(Given instruction) Take the line containing "From your inspection of" and every line after it in the data below, and print them exactly as given, with nothing else.

(Supplied records)
_ _ _ _ _
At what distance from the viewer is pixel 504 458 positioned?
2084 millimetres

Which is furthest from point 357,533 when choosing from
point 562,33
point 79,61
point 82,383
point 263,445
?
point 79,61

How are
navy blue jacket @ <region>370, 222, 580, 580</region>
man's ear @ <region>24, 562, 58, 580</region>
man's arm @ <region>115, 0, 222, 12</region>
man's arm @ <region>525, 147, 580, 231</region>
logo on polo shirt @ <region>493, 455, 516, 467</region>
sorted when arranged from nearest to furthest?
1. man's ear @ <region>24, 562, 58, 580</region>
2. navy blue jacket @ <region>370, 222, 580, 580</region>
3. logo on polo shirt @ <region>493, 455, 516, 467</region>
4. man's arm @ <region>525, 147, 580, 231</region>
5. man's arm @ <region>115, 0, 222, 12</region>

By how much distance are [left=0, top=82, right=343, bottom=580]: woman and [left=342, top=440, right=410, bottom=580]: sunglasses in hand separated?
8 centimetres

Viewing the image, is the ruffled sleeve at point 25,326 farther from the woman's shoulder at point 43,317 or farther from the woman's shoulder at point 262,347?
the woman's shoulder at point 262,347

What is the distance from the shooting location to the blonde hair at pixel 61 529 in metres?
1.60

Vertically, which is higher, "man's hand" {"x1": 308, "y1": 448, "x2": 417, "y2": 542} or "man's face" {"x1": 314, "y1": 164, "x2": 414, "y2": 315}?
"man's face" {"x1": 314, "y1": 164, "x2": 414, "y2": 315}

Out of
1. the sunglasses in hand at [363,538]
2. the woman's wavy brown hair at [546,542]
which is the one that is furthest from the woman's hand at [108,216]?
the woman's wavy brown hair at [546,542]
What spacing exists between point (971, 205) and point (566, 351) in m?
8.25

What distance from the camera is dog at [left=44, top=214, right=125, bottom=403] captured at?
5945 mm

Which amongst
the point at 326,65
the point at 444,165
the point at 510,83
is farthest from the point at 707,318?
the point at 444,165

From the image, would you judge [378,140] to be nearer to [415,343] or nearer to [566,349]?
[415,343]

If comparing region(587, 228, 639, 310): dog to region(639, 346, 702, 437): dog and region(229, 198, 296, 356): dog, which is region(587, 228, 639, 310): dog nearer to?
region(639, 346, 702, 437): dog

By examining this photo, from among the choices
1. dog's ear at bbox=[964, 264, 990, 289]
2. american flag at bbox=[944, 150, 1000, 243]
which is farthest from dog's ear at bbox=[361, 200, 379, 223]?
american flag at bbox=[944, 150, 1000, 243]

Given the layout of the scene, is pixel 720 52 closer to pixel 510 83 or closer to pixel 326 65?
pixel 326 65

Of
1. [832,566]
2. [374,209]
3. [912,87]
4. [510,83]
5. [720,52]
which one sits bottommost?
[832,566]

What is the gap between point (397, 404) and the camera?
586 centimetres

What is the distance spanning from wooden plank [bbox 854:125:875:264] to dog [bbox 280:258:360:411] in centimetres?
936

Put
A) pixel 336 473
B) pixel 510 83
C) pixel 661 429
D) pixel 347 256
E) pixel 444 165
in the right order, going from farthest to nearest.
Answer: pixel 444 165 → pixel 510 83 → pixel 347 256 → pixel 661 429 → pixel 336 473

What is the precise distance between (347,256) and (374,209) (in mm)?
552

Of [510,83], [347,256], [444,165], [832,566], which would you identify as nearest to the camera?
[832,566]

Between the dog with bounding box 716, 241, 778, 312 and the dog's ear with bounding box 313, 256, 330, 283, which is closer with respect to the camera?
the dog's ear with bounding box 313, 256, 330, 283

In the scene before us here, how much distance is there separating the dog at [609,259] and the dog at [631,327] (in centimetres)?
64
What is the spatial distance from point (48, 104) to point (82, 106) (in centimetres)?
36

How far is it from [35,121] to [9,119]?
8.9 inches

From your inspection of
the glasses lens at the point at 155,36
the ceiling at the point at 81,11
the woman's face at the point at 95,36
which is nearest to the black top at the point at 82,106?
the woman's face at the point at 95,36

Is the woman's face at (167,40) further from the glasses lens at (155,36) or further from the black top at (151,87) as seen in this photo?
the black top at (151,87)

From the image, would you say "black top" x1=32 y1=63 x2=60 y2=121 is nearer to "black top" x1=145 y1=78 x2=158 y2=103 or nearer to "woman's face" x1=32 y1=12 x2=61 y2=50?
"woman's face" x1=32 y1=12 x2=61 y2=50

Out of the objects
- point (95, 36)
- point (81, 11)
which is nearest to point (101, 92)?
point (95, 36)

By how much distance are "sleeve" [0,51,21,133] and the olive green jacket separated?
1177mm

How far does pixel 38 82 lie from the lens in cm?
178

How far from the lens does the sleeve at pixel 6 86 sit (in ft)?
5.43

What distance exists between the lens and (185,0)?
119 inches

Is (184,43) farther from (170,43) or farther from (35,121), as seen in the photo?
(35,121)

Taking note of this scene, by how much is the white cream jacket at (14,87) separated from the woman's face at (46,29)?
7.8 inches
_ _ _ _ _
(Result of the exercise)
From your inspection of
the glasses lens at the point at 155,36
the ceiling at the point at 81,11
the woman's face at the point at 95,36
which is nearest to the black top at the point at 82,106?
the woman's face at the point at 95,36

Is the woman's face at (167,40) further from the glasses lens at (155,36) or further from the black top at (151,87) as seen in this photo?
the black top at (151,87)

From the image, would you say "black top" x1=32 y1=63 x2=60 y2=121 is nearer to "black top" x1=145 y1=78 x2=158 y2=103 or nearer to "woman's face" x1=32 y1=12 x2=61 y2=50?
"woman's face" x1=32 y1=12 x2=61 y2=50

Out of the objects
- point (95, 36)
- point (81, 11)
which is nearest to point (101, 92)?
point (95, 36)

By how much distance are "sleeve" [0,51,21,133] and the olive green jacket separated?
1177mm

How far does pixel 38 82 lie from the lens in cm?
178

How far from the lens does the sleeve at pixel 6 86 sit (in ft)?
5.43

What distance exists between the lens and (185,0)?
119 inches

Is (184,43) farther from (170,43) or farther from (35,121), as seen in the photo?
(35,121)

Taking note of this scene, by how much is the white cream jacket at (14,87) separated from the woman's face at (46,29)?
7.8 inches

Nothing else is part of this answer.